As I suspected, after a few moments of discomfort (largely
among the youngest of the students, based on the conversations I had as I
walked around interacting with groups that were temporarily stuck), nearly
everyone got into the task and a couple of groups (my impression again was that
those groups had a higher proportion of more experienced, more mature members)
really let their imagination and creativity loose.
Their presentations were lively, clever, informative, and
engaging—pretty much as I expected. A
colleague who had warned me not to expect much from her students said, slightly
abashed, “I could never have believed it.”
So we talked further about this interactive approach. “But I am a very structured person,” she demurred,
“I need to plan in advance what will happen.”

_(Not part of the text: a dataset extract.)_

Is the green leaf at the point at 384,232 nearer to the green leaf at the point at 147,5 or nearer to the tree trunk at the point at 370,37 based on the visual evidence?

I did not think to ask at the time, what part of the workshop seemed unstructured!? I started with a detailed introduction to the content, then described clear and specific directions for the group task (and handed out a one-sheet synopsis of the major points of
the introductory powerpoint). On
reflection, I wondered whether “unstructured” to her meant I don’t know what the students will do or say. And, perhaps more centrally: will they come away from this experience
thinking what I want them to think?
Were I to return to that conversation now, I would ask, “how
do you know what they think at the end of your usual lecture? You know what you told them….but they are not
computers recording data. They are listening and interpreting through their own experiences." (Isn’t that precisely why students get
different grades?) And I would also say, “A lot
of advance work and planning goes into whatever activity I ask them to do. I structure their small-group experiences
with an eye to carefully delineated learning outcomes."
Though I was initially somewhat disheartened to realize that
my well-meaning, sincere colleague is teaching the next generation of adult educators (!), she later asked where she
could find articles or a course that would tell her how to do some of these
“techniques.” This was an opening for me
to suggest that she and I stay in touch (via Skype, for example) about teaching
strategies more attuned to adults’ learning needs--which we are planning to do. (And among the first
things we're going to examine is whether simply adding to one's "tool
kit" is sufficient to become a more effective adult educator.) I look forward to the opportunity for further professional dialogue--it could be “the camel’s nose under the tent.”